俺はとっさに、愛想笑いを浮かべて頭を下げた。へこへこと。小市民らしく。
「勇者様とでっかい鳥すげー」って顔をして。フェデも空気を読んで、「わふっ(ただの犬です)」と尻尾を振る。演技派め。
エリシアは、一瞬だけ眉をひそめたけど、すぐに視線を外した。気のせいだと思ったのか、それとも今はそれどころじゃないと判断したのか。彼女は踵を返して、森の方へ歩き出した。
「総員、前進!」
号令がかかる。俺は冷や汗を拭った。
……怖えぇ。 あんな直感の鋭そうなコンビと、一緒に旅なんかできるかよ。
「……行くぞ、フェデ。絶対、俺のそばを離れるなよ」
フェデの頭を撫でて、俺も歩き出す。勇者の背中と、空を舞う白鷲の姿が、遠くに見える。その光が、腐った空の下で、やけに悲しく輝いて見えた。
「……あんな細い体で、全部背負ってるのかよ」
誰にも聞こえない声で呟いて、俺は重い足を踏み出した。

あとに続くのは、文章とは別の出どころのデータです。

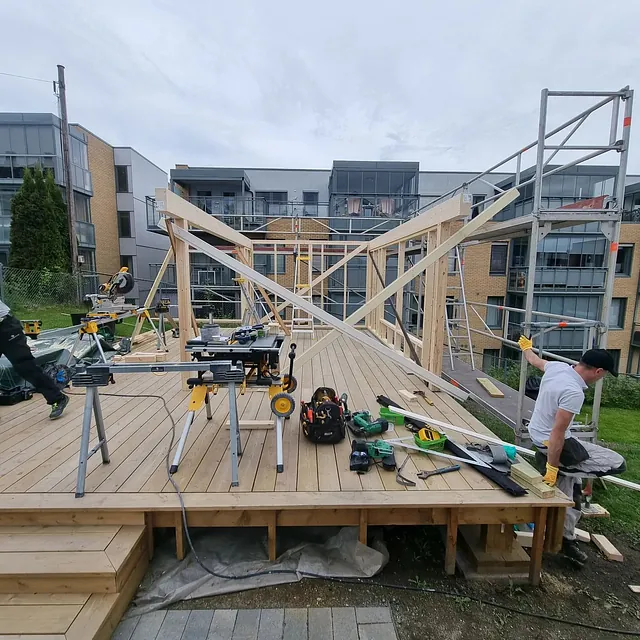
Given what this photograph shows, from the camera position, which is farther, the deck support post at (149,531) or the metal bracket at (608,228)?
the metal bracket at (608,228)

西の空が、ゴロゴロと低い唸り声を上げている。
世界樹の悲鳴が、近づいてくる。スローライフ終了の鐘が、ガンガンと頭の中で鳴り響いていた。
ようやく勇者様が登場しました。
【勇者と霊獣の基礎知識】
■ 勇者エリシア(エリシア・リュミエル・フェルシア)
種族: エルフ
所属: セカイジュ騎士団・筆頭騎士(序列1位)
属性: 光+風
概要: 世界樹に選ばれ、「光の大精霊セラフィード」と契約を果たした現世代最強の英雄。
強さ: 霊核スコアは驚異の 24,350(Sランク)。単独で小国の軍隊を壊滅させる火力を持ちますが、ルーク(手加減なし)と比較すると……?

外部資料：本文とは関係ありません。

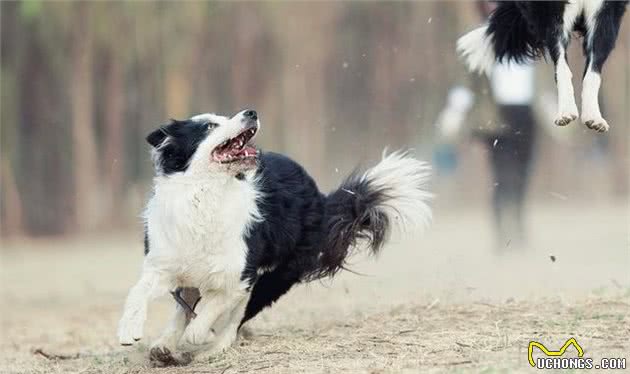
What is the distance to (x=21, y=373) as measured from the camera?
253 inches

性格: 真面目で責任感が強く、常に「皆を守らなければ」と気を張っているタイプ。完璧超人に見えますが、内面は普通の女の子らしい一面も。
■ イルナヴァル(種族名:ゼファ・アルジェリオン)
分類: 鷲型・上位霊獣
愛称: イル
概要: 勇者エリシアの相棒である、天空の守護獣。翼を広げると小型ドラゴン並みのサイズがあり、風と光を操ってエリシアの飛行・空中機動をサポートします。
実力: 通常の騎士団一個小隊よりも強い「空の王者」ですが、フェデ(最上位)の前では借りてきた猫(鳥)のようになります。
■ 霊獣
定義: 精霊や世界樹の加護を受け、知能と魔力を獲得した動物たちの総称。魔獣とは対極の存在です。

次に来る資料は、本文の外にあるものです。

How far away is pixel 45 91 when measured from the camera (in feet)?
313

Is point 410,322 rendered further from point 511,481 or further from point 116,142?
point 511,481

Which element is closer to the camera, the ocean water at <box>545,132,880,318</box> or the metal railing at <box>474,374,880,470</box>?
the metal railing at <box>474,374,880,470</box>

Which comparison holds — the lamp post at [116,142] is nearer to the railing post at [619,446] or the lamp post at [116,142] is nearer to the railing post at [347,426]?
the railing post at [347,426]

関係: 人間と意思疎通ができ、騎士のパートナーとして共に戦います。
ランク:
一般霊獣: 賢い動物レベル。希少。
上位霊獣: 固有の名と強力な魔法を持つ。国宝級の戦力。
最上位霊獣: (※フェデはここ) 世界樹の化身クラス。神話級。
【霊獣図鑑(種別ガイド)】
この世界で騎士たちのパートナーとなる「霊獣」には、大きく分けて6つの系統が存在します。それぞれの特徴と、進化の頂点にある「上位霊獣」の名をご紹介します。
■ 獅子型
特性: 攻撃・守護
一般種: レグナ・レオン
上位種: アスト・レグナス(王冠を戴く守護獅子)
解説: 圧倒的なパワーと威圧感を持つ、王者の風格漂う霊獣。前線で敵をねじ伏せ、味方を守る「動く城壁」です。王族や騎士団長クラスが好んで契約します。
■ 鷲型
特性: 索敵・空制圧
一般種: アルジエイル
上位種: ゼファ・アルジェリオン(風と光の天空騎士)
解説: 遥か上空から戦場を見渡す「空の目」。風の精霊術を操り、急降下攻撃や味方への情報支援を行います。
■ 犬型
特性: 忠誠・支援・癒やし
一般種: ファルニッシュ
上位種: アルファ・ファルニッシュ(群れを導く守護犬)
最上位: フェデリオ(※ルークの相棒・唯一無二の規格外)
解説: 最も人間に寄り添い、主人の精神安定や危険察知を助けるパートナー。……ですが、フェデに関しては「犬の皮を被った神獣」なので、この枠に収まりません。
■ 馬型
特性: 機動・スピード
一般種: エンバーホース
上位種: シルフ・アステリオン(空を駆ける軍馬)
解説: 風を纏って戦場を駆け抜ける韋駄天。上位種になると空を走ることさえ可能になります。長距離移動や伝令、騎馬突撃の要です。
■ 狼型
特性: 連携・魔術補助
一般種: フェルヴォルフ
上位種: ルーン・フェルガルド(月と影の魔術狼)
解説: 高い知能を持ち、集団戦術や魔法の連携を得意とします。魔導士や斥候と相性が良く、影に潜んで主をサポートするクールな仕事人です。
■ 虎型
特性: 隠密・狩猟
一般種: ティグル・ファング
上位種: ヴァルガ・ティグレス(雷と影の狩猟王)
解説: 気配を消して忍び寄り、雷のごとき瞬発力で敵の喉笛を食いちぎる暗殺者。単独行動を好み、誇り高い性格をしています。